# [To be done]
Arrange the lines from the one containing "From what you" through the end of the entries into a Markdown table, with a running number in a Row column and each line in a Line column. Skip blank lines.

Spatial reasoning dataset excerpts

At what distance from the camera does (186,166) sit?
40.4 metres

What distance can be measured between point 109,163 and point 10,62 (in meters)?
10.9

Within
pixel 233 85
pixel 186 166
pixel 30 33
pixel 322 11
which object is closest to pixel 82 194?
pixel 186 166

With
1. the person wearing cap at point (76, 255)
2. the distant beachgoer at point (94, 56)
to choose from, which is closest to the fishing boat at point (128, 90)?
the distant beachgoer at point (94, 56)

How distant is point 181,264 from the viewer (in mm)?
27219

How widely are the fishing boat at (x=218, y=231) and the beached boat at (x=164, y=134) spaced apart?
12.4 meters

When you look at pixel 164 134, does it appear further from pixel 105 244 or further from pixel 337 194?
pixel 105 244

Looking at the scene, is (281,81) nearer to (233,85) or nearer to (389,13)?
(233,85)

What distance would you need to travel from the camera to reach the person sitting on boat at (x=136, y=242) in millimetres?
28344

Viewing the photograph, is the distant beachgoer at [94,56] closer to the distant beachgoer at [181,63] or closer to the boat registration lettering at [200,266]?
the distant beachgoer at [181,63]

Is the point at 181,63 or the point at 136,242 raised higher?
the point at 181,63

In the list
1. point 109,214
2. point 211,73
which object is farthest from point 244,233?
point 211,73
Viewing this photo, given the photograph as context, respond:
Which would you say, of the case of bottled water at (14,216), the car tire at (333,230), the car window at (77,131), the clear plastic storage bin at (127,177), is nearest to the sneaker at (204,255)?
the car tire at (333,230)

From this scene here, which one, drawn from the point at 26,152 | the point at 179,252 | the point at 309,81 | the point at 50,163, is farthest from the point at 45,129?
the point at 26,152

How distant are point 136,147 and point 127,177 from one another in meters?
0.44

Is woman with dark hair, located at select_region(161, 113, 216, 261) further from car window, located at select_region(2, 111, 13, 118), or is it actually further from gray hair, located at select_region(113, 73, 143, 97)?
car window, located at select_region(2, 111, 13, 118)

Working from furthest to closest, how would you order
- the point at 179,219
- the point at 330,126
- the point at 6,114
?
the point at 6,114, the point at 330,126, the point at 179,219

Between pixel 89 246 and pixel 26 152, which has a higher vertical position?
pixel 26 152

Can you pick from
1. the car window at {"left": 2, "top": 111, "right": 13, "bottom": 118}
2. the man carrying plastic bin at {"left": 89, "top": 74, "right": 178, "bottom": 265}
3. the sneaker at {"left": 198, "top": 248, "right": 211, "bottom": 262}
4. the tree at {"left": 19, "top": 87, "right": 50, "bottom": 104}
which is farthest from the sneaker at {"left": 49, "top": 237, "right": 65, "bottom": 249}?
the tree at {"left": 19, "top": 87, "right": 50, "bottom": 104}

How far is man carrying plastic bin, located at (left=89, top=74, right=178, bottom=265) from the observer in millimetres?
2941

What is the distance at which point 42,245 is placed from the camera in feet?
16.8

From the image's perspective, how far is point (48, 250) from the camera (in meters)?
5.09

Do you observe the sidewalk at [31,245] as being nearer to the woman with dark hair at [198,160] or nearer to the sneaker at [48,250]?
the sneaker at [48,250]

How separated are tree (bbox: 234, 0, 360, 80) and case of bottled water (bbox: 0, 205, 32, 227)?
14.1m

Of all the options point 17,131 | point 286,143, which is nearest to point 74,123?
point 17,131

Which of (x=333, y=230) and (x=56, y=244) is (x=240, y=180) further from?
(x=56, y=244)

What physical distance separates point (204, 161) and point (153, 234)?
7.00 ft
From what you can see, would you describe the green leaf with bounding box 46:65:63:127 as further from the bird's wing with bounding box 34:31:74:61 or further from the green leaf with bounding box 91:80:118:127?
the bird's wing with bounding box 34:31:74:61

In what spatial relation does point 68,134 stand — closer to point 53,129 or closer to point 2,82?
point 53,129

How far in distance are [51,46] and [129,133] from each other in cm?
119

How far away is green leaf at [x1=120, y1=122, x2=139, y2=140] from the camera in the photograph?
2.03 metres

# [Worked solution]
| Row | Line |
|---|---|
| 1 | From what you can see, would you describe the green leaf with bounding box 46:65:63:127 as further from the bird's wing with bounding box 34:31:74:61 or further from the green leaf with bounding box 91:80:118:127? |
| 2 | the bird's wing with bounding box 34:31:74:61 |
| 3 | In what spatial relation does point 68,134 stand — closer to point 53,129 or closer to point 2,82? |
| 4 | point 53,129 |
| 5 | How far in distance are [51,46] and [129,133] from each other in cm? |
| 6 | 119 |
| 7 | How far away is green leaf at [x1=120, y1=122, x2=139, y2=140] from the camera in the photograph? |
| 8 | 2.03 metres |